Good Luck Getting Elon Musk to Stop Tweeting
Why do it? When I wrote about Musk’s tweeting earlier this year, I leaned toward the idea that Twitter itself had led him into this 280-character recklessness. I described Twitter as a superhighway from your foot to your mouth. But now that he owns the company, it’s gotten worse—and seemingly more intentional. Musk seems to have programmed his Tesla navigation system to zoom directly into his own babbling trap. The definitive answer to why he’s doing this is only accessible inside the big brain of the man who rules Tesla, SpaceX, brain implant and tunneling startups, and now also Twitter. I can’t ask Twitter for a comment because Musk fired its PR team. People around Musk I surveyed aren’t providing answers, either.

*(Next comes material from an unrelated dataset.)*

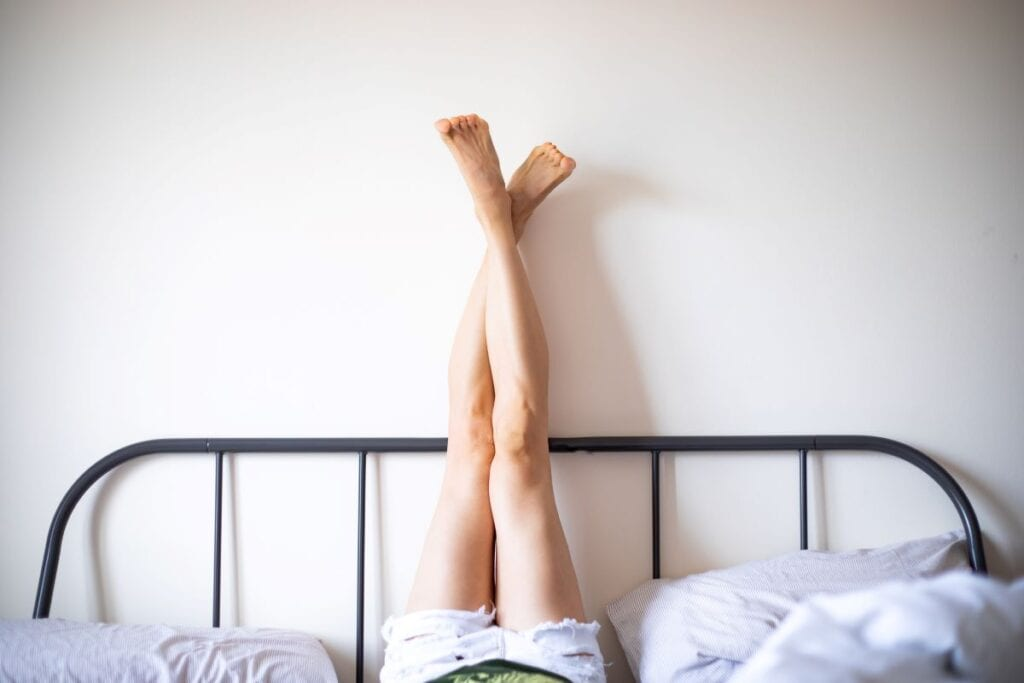Woman with legs kicked up against wall and metal headboard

The one response I did get was from his friend and fellow OpenAI cofounder Sam Altman. “Truly no idea,” Altman says.
One of Musk’s surrogates has addressed the tweets: Joe Lonsdale, an investor and Palantir cofounder who knows Musk and is rumored to be advising him on the Twitter rescue. As a recent guest on CNBC, Lonsdale gushed about how “the possibilities are amazing” for Musk and Twitter. But when cohost Andrew Ross Sorkin brought up the Markey tweet, he had the same concerns I did. “I don’t understand it!” Sorkin said. “Democrats control the Senate, that guy runs a whole number of committees—with subpoena power no less! … Doesn’t he put himself in some kind of real risk?”

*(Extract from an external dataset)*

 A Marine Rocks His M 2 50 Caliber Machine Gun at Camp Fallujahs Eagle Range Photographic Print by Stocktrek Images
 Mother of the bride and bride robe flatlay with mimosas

Lonsdale defended his friend by saying the tweets proved “how important it is that Elon wins.” It’s about freedom. “In China, if you do that, you’re definitely out,” said Lonsdale, waving his hand in a chopping motion like a Maoist executioner. “It’s proving to everyone that it’s possible we have a free country, and you can push back, you can mock people who are attacking you, and you can still win. And that’s awesome! He’s saying we’re free and I’m not going to treat this like a Communist dictatorship.”
That remark might have landed better if at that very moment Musk had not been publicly firing—and then making fun of—any employee who dared to post anything about this that was more critical than a genuflection to his greatness. Since Twitter CEO Musk is leading a dictatorial masterclass, I reject the Lonsdale Theory.

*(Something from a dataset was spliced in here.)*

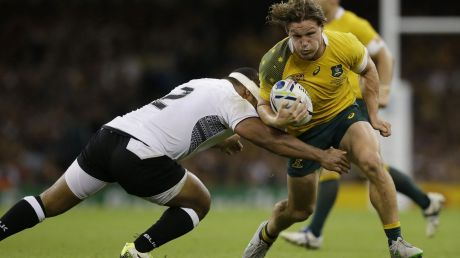 Australia's Michael Hooper is tackled by Fiji's Talemaitoga Tuapati.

Another supposition is that Musk has lost his mind. We should therefore regard all his actions at his Twitter as Queeg-like lunacy. That doesn’t work either. These troublesome tweets aren’t new behavior. Remember 2018, when Must recklessly called the guy who got those Thai kids out of the cave a “pedo guy”? Musk won the defamation lawsuit filed against him by the rescuer, but paid a price in distraction and reputation for his unjustified slur. And kept going. Or what about the time that same year when he tweeted, “Am considering taking Tesla private at $420. Funding secured.” Turns out the funding was not secured. Also, there was confusion over whether the tweet was a joke, since April 20 is known as Weed Day, a time to fire up a fat spliff. In any case, the US Securities and Exchange Commission was not amused. Musk and Tesla both had to pay $20 million to settle the agency’s complaint, and Musk had to step down as Tesla’s chair. But outside Twitter, Musk has been showing no signs of insanity. Since those 2018 tweets, he’s done a pretty good job at running Tesla and SpaceX, so one might assume he’s the same not-crazy guy now. Only crazy in his tweets.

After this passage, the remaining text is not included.